J Cancer 2018; 9(14):2571-2579. doi:10.7150/jca.24824
Prognostic and Clinicopathological Value of Rac1 in Cancer Survival: Evidence from a Meta-Analysis
1. Department of oral and maxillofacial surgery, Xuzhou Stomatological Hospital, 130 Huaihai Road, Xuzhou, Jiangsu 221002, China
2. Jiangsu Key Laboratory of Oral Diseases, Nanjing Medical University, 136 Hanzhong Road, Nanjing, Jiangsu 210029, China
*Shu Lou and Penglai Wang have contributed equally to this work.
Purpose: The role of Rac1 in cancer survival has been widely studied. However, the prognostic and clinicopathological value of Rac1 remains inconclusive. We performed a meta-analysis to clarify the role of Rac1 in cancer survival as well as its association with clinicopathological features.
Methods: Eligible studies were searched from PubMed, Cochrane Library, Embase, and Web of Science databases. The pooled hazard ratios (HRs) and odds ratios (ORs) with corresponding 95% confidence intervals (CIs) were used to detect the prognostic and clinicopathological role of Rac1.
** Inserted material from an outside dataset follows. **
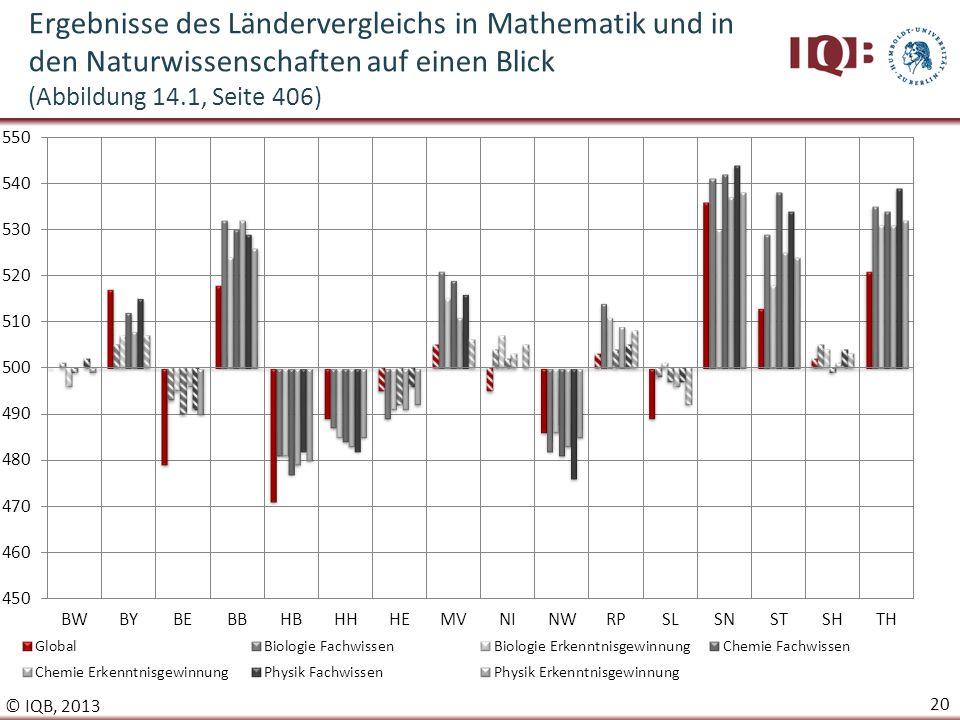 Ergebnisse des Ländervergleichs in Mathematik und in den Naturwissenschaften auf einen Blick (Abbildung 14.1, Seite 406)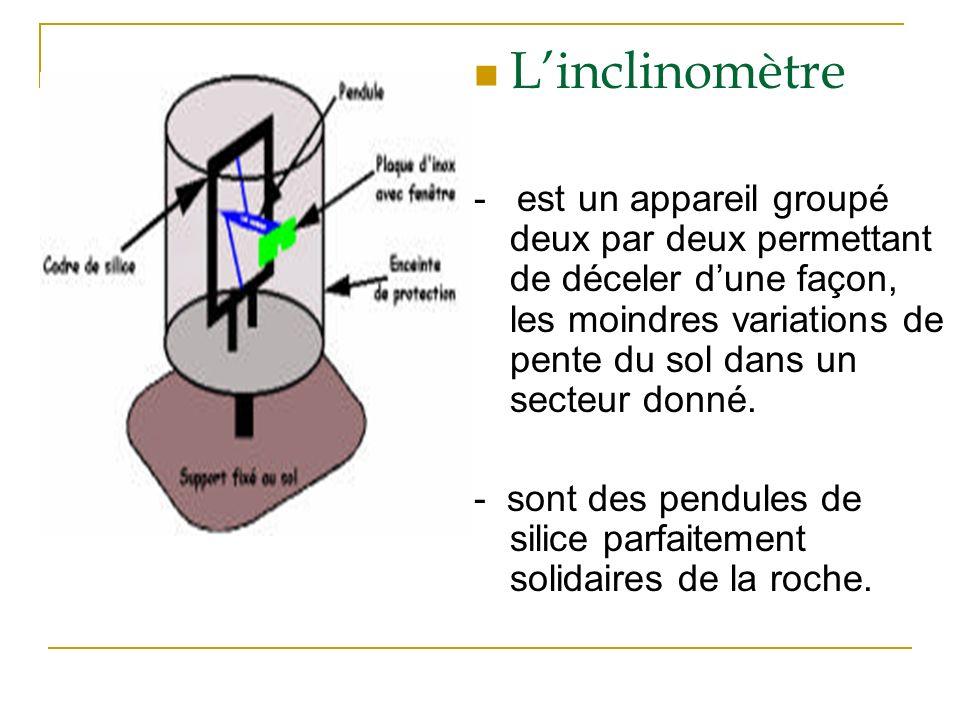 L'inclinomètre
Results: A total of 14 studies including 1793 patients were enrolled in the present meta-analysis. Pooled HR for overall survival (OS) (HR=2.02, 95% CI: 1.70-2.39) and disease-free survival (DFS) (HR=2.64, 95% CI: 1.71-4.09) indicated a significant poor prognostic effect for Rac1. Positive Rac1 expression was found to be correlated with tumor stage, blood vessel invasion, and lymph metastasis, but not with histological differentiation. Sensitivity test showed no single study altered OS or DFS significantly. No publication bias was detected by Egger's test and Begg's funnel plot test.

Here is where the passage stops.